I agree with A. N. Wilson that Quartet in Autumn is Pym’s “bitterest novel,” but, unlike him, I do not see anger as a prominent feature of her work. Even in this dark tale, Pym sees beauty and kindness; she manages to suggest that good comes out of evil and that it is possible to forge meaningful connections with other people.  As in so many of the earlier, cozier novels, Pym here expresses her faith in the ability of individuals to persevere, to do one’s best, even in the most trying of circumstances.  The novel is also brilliantly funny; Pym has a gift for portraying the comedy of human selfishness and vanity.  Quartet contains a darkly hilarious description of Letty and Marcia’s retirement party that is one of my favorite scenes in any novel.  The work was popular and was responsible for generating interest in Pym after years of obscurity; it was shortlisted for the Booker Prize in 1977.

Pym’s writing career resumed after Philip Larkin and Lord David Cecil both declared in the Times Literary Supplement that she was the most underrated novelist of the twentieth century.  Their praise for her work was responsible for the publication of Quartet in Autumn and for the novels that appeared before her untimely death in 1980.  She is an important writer, the heir to Jane Austen and a host of better-known novelists, both male and female, and she deserves our attention.

DATA ::
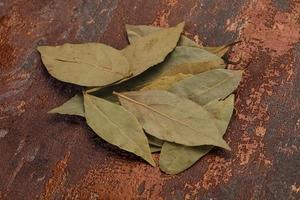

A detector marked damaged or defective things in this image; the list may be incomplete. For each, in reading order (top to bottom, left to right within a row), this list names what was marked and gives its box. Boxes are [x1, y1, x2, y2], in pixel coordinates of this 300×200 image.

brown rusted patch [40, 151, 70, 199]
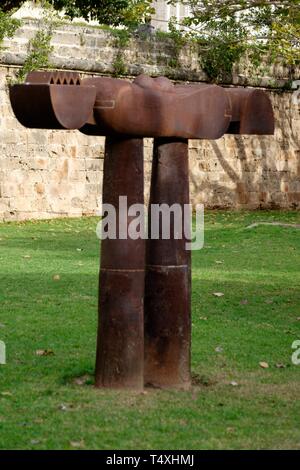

TASK LIST ::
A. Rewrite the passage on Pym's novels from "Pym’s writing career" up to and including "deserves our attention.", replacing "underrated" with "overlooked".
B. Write what comes next in the passage on Pym's novels, picking up after its final sentence.

RESULTS FOR EACH TASK ::
A.
Pym’s writing career resumed after Philip Larkin and Lord David Cecil both declared in the Times Literary Supplement that she was the most overlooked novelist of the twentieth century.  Their praise for her work was responsible for the publication of Quartet in Autumn and for the novels that appeared before her untimely death in 1980.  She is an important writer, the heir to Jane Austen and a host of better-known novelists, both male and female, and she deserves our attention.

B.
Sadly, I almost missed becoming a Barbara Pym fan.  I first encountered her in a graduate seminar on “The Comic Novel,” when my professor assigned Less than Angels (1955).  My classmates joked that this course could easily have been titled “All of the Longest Novels in the Western Tradition,” and it was at times difficult to do all of the reading.  I didn’t really like Less than Angels (it is still my least favorite Pym novel) and, with many other novels to read, I put it aside without finishing it.  Two years later, bored on a summer’s afternoon, I picked up a discount copy of The Sweet Dove Died at a bookstore, and I’ve never looked back.  I encourage you to pick up a Pym novel as soon as you can.  If you don’t like your first selection, choose another.  You will be very glad you did.